Le docteur se mit à rire.

— Peut-être. Mais Mathieu et la Minouche sont aussi plus heureux que nous… Ah ! je reconnais là nos jeunes gens d’aujourd’hui, qui ont mordu aux sciences, et qui en sont malades, parce qu’ils n’ont pu y satisfaire les vieilles idées d’absolu, sucées avec le lait de leurs nourrices. Vous voudriez trouver dans les sciences, d’un coup et en bloc, toutes les vérités, lorsque nous les déchiffrons à peine, lorsqu’elles ne seront sans doute jamais qu’une éternelle enquête.
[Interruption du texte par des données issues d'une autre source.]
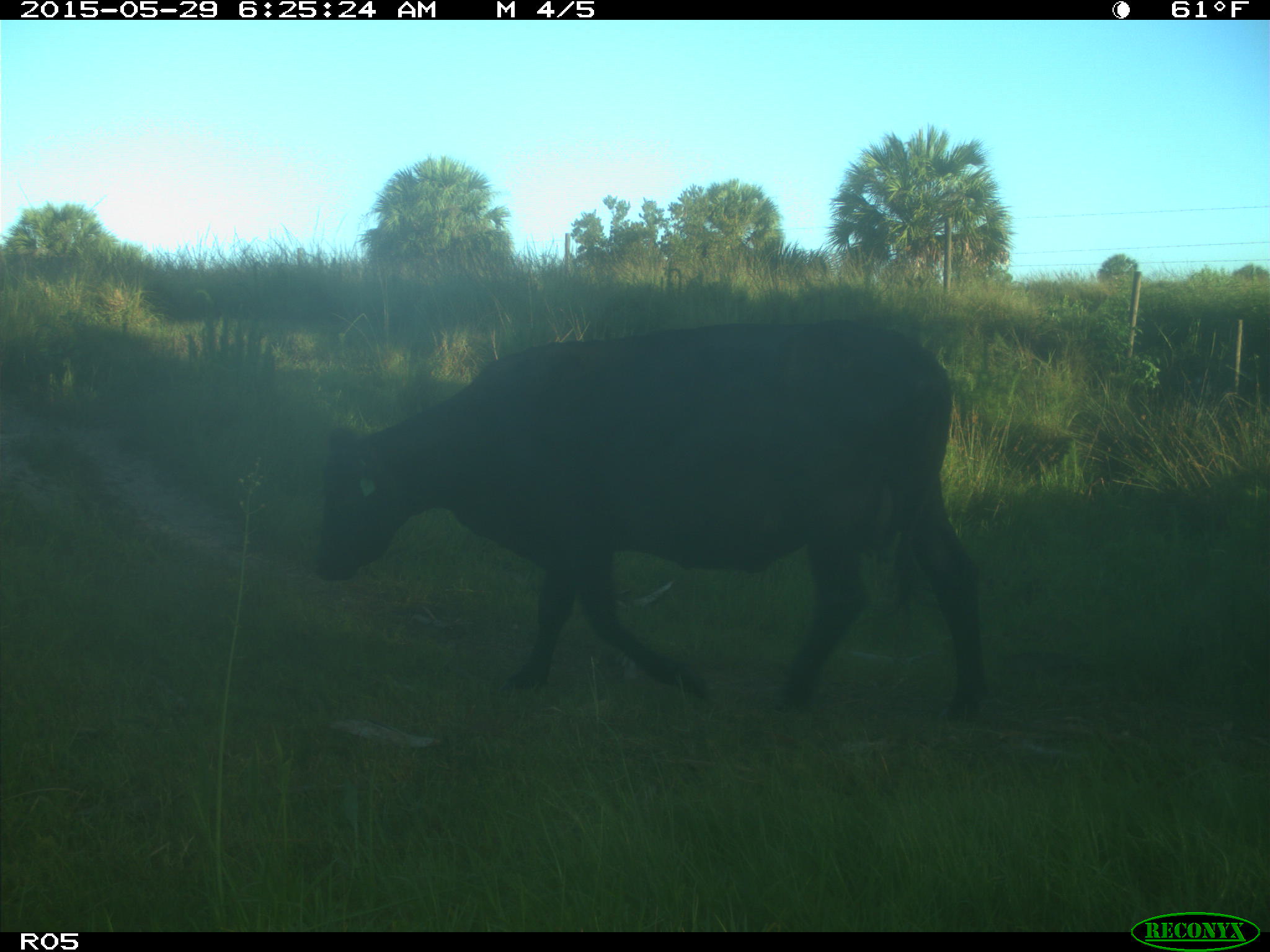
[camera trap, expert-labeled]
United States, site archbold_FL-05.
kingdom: Animalia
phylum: Chordata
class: Mammalia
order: Artiodactyla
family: Bovidae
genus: Bos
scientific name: Bos taurus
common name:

Alors, vous les niez, vous vous rejetez dans la foi qui ne veut plus de vous, et vous tombez au pessimisme… Oui, c’est la maladie de la fin du siècle, vous êtes des Werther retournés.

Il s’animait, c’était sa thèse favorite. Dans leurs discussions, Lazare, de son côté, exagérait sa négation de toute certitude, sa croyance au mal final et universel.